La directive expliquait ensuite que chaque association identifiée devait être immédiatement dissoute et ses biens confisqués. Pour les adeptes, s’ils étaient des adeptes « plein temps » ou récidivistes (c’est-à-dire ayant déjà été avertis de cesser ces activités occultes), ils devaient être sans attendre envoyés en camp de concentration. S’ils n’étaient occupés à ces activités spirituelles qu’à « temps partiel » et pris pour la première fois, ils devaient être assignés à résidence et leurs maisons perquisitionnées.
On le voit, notre « lutte contre les dérives sectaires » a des antécédents fameux. Cette lutte contre les « sectes » du régime nazi est tout sauf anecdotique. Outre le fait qu’elle a mené de nombreuses personnes à la mort, elle nous montre aussi les dangers de ces luttes étatiques qui entendent choisir entre les bonnes croyances et les mauvaises à la place des citoyens, qui entendent prendre soin de la « santé spirituelle » ou « psychologique » des gens et décider à leur place lorsqu’ils ont raison ou lorsqu’ils sont « sous emprise », et qui entendent substituer au droit pénal strict et objectif des concepts vagues et flous tels que « dérives sectaires » et autres « sujétions psychologiques ».
Comme je l’ai dit au début de cette série d’articles, il n’est pas question de vouloir rejeter en bloc toute critique de certains mouvements religieux et spirituels, « sectes » ou pas « sectes », ou de vouloir exempter les membres d’un seul de leur responsabilité pénale lorsque celle-ci est engagée. Mais il faut chercher la voie de la raison en ces matières.

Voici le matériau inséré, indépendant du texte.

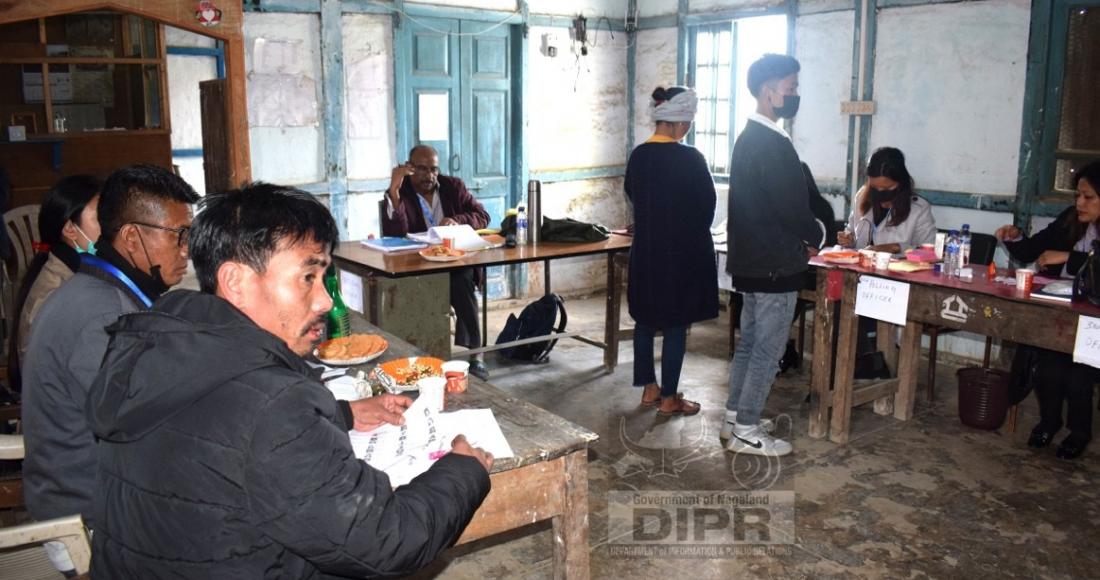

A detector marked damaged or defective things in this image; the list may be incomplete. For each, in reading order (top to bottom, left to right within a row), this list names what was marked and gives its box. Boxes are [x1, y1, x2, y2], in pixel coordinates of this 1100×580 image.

peeling wall paint [525, 25, 629, 170]
peeling wall paint [633, 28, 673, 150]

Pour conclure sur les sectes
Et qui mieux que le doyen Carbonnier pour nous raisonner ? Jean Carbonnier fut l’un des plus grands juristes du XXe siècle, et le grand réformateur du droit de la famille dans les années 60, réforme qui mit fin à la tyrannie paternaliste et discriminatoire envers les femmes de l’ancien Code civil. Mais il était aussi un protestant, et s’était intéressé à la notion de « secte » dans les années 80, tandis que les associations antisectes commençaient à prendre leur essor en France, soutenues par l’État. Nous terminerons donc en le citant :
Il apparaît que la notion de secte doit être rejetée sans recours. Non seulement elle est incertaine, se dérobant à toute définition juridique, mais elle met en péril des valeurs fondamentales : des libertés publiques et des principes de droit public – l’égalité, la non-discrimination entre les confessions et, par voie de conséquence, entre les individus.
(…)
Une fois de plus, on ne peut se tenir de songer à un boomerang imprudent. L’arme avec laquelle le pouvoir laïc devrait s’attaquer aux communautés nouvelles – aux prétendues sectes – pourrait bien se retourner non pas certes contre lui, mais contre les religions établies, dont il souhaite, pour des motifs politiques très légitimes, préserver la tranquillité. Car les défauts que le grossissement de l’inédit fait apparaître avec éclat chez les unes pourraient bien se trouver aussi chez les autres, bien qu’avec un relief usé par le temps. Quelle est la religion établie qui ne laisse espérer à ses croyants des consolations ou des joies, et même, par la voie d’un perfectionnement intérieur, une plus grande source d’énergie ici-bas ?
(…)
La tendance de la législation contemporaine à protéger – beaucoup diront : protéger contre lui-même, surprotéger, assister – le consommateur, l’usager, l’individu, est-elle bonne ou mauvaise en soi ? Il est loisible d’en discuter calmement pour les marchandises et les services. Mais s’il est question du choix des croyances, qui n’entrevoit le péril de l’engrenage ?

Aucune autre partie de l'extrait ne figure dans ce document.